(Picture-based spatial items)
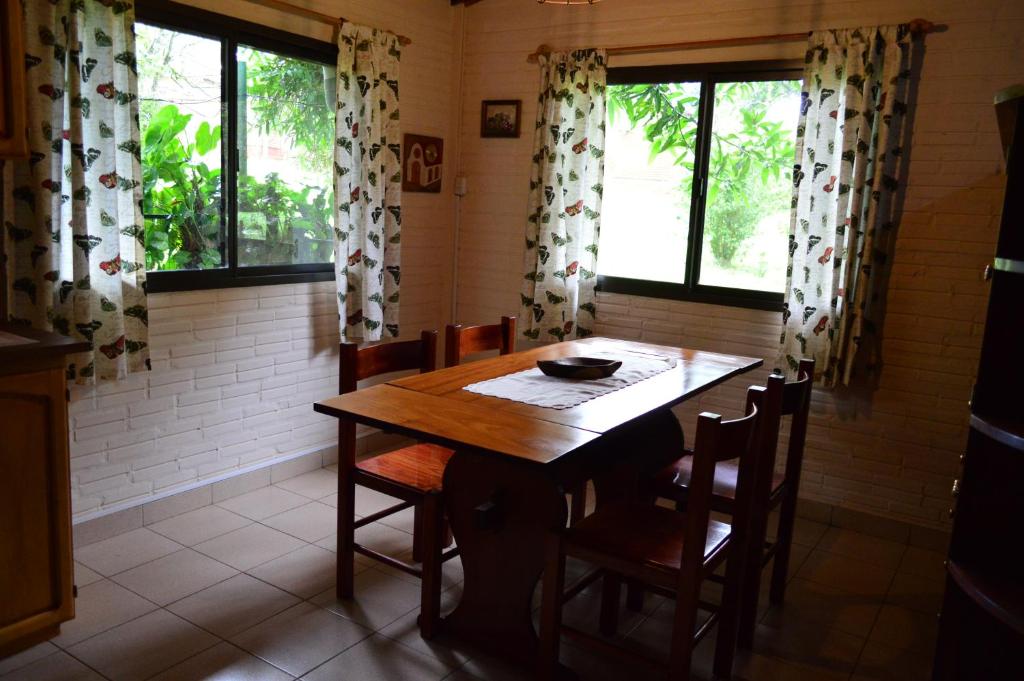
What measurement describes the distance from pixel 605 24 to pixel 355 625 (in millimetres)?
3109

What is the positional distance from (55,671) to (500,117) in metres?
3.31

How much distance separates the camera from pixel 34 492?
223cm

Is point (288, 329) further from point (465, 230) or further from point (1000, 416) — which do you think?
point (1000, 416)

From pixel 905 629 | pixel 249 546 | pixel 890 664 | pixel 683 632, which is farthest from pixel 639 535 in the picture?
pixel 249 546

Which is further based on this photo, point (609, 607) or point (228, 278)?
point (228, 278)

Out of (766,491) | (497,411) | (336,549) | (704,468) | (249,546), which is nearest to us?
(704,468)

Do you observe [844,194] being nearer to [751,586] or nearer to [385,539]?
[751,586]

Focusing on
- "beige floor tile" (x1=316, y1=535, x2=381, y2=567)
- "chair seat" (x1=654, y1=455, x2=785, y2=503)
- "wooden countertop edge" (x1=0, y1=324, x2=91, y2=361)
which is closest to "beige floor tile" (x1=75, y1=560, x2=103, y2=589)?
"beige floor tile" (x1=316, y1=535, x2=381, y2=567)

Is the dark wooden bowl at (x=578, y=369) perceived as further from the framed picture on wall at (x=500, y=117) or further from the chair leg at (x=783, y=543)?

Set task: Copy every item above word for word, leaving out the pictures.

Solution for this exercise:
What measurement describes the distance from pixel 605 24 to pixel 355 625 (in millimetres)?
3109

What is the positional distance from (55,671) to (500,117) in metres?
3.31

How much distance separates the camera from pixel 34 492?
223cm

Is point (288, 329) further from point (465, 230) or further from point (1000, 416) — which do you think?
point (1000, 416)

From pixel 905 629 | pixel 249 546 | pixel 890 664 | pixel 683 632, which is farthest from pixel 639 535 in the picture?
pixel 249 546

Which is further based on this photo, point (609, 607) or point (228, 278)?
point (228, 278)

Out of (766,491) | (497,411) | (336,549) | (704,468) | (249,546), which is nearest to us?
(704,468)

Do you observe [844,194] being nearer to [751,586] or nearer to [385,539]?
[751,586]

Focusing on
- "beige floor tile" (x1=316, y1=535, x2=381, y2=567)
- "chair seat" (x1=654, y1=455, x2=785, y2=503)
- "wooden countertop edge" (x1=0, y1=324, x2=91, y2=361)
which is closest to "beige floor tile" (x1=75, y1=560, x2=103, y2=589)?
"beige floor tile" (x1=316, y1=535, x2=381, y2=567)

Is the dark wooden bowl at (x=578, y=369) perceived as further from the framed picture on wall at (x=500, y=117) or further from the chair leg at (x=783, y=543)?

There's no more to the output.